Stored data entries
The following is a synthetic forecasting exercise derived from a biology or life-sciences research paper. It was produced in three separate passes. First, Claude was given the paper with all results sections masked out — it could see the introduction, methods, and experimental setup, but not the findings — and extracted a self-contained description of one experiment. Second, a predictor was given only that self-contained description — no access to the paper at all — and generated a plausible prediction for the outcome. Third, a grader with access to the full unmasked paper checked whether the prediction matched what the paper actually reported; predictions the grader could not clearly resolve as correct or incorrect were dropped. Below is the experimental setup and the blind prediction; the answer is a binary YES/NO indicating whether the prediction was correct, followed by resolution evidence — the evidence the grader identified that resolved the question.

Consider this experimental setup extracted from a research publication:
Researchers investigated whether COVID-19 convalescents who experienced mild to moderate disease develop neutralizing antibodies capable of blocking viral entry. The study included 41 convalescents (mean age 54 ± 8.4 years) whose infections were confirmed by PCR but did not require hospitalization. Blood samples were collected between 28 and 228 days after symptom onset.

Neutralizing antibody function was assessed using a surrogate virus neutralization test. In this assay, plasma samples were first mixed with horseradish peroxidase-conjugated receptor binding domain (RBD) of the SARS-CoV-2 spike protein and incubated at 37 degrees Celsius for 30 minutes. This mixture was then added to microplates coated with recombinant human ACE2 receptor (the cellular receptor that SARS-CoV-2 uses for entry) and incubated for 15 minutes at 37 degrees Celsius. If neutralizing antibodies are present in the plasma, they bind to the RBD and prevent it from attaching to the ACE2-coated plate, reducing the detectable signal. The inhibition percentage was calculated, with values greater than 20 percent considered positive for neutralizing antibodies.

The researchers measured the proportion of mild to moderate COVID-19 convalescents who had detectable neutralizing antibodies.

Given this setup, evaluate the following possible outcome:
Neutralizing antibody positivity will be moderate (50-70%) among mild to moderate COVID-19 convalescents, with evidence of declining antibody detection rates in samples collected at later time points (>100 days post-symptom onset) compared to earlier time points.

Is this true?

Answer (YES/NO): NO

- [WORK REQUEST]
Reproduce every entry above so that each one matches its source exactly.

- [RESULT OF THE TASK]
The following is a synthetic forecasting exercise derived from a biology or life-sciences research paper. It was produced in three separate passes. First, Claude was given the paper with all results sections masked out — it could see the introduction, methods, and experimental setup, but not the findings — and extracted a self-contained description of one experiment. Second, a predictor was given only that self-contained description — no access to the paper at all — and generated a plausible prediction for the outcome. Third, a grader with access to the full unmasked paper checked whether the prediction matched what the paper actually reported; predictions the grader could not clearly resolve as correct or incorrect were dropped. Below is the experimental setup and the blind prediction; the answer is a binary YES/NO indicating whether the prediction was correct, followed by resolution evidence — the evidence the grader identified that resolved the question.

Consider this experimental setup extracted from a research publication:
Researchers investigated whether COVID-19 convalescents who experienced mild to moderate disease develop neutralizing antibodies capable of blocking viral entry. The study included 41 convalescents (mean age 54 ± 8.4 years) whose infections were confirmed by PCR but did not require hospitalization. Blood samples were collected between 28 and 228 days after symptom onset.

Neutralizing antibody function was assessed using a surrogate virus neutralization test. In this assay, plasma samples were first mixed with horseradish peroxidase-conjugated receptor binding domain (RBD) of the SARS-CoV-2 spike protein and incubated at 37 degrees Celsius for 30 minutes. This mixture was then added to microplates coated with recombinant human ACE2 receptor (the cellular receptor that SARS-CoV-2 uses for entry) and incubated for 15 minutes at 37 degrees Celsius. If neutralizing antibodies are present in the plasma, they bind to the RBD and prevent it from attaching to the ACE2-coated plate, reducing the detectable signal. The inhibition percentage was calculated, with values greater than 20 percent considered positive for neutralizing antibodies.

The researchers measured the proportion of mild to moderate COVID-19 convalescents who had detectable neutralizing antibodies.

Given this setup, evaluate the following possible outcome:
Neutralizing antibody positivity will be moderate (50-70%) among mild to moderate COVID-19 convalescents, with evidence of declining antibody detection rates in samples collected at later time points (>100 days post-symptom onset) compared to earlier time points.

Is this true?

Answer (YES/NO): NO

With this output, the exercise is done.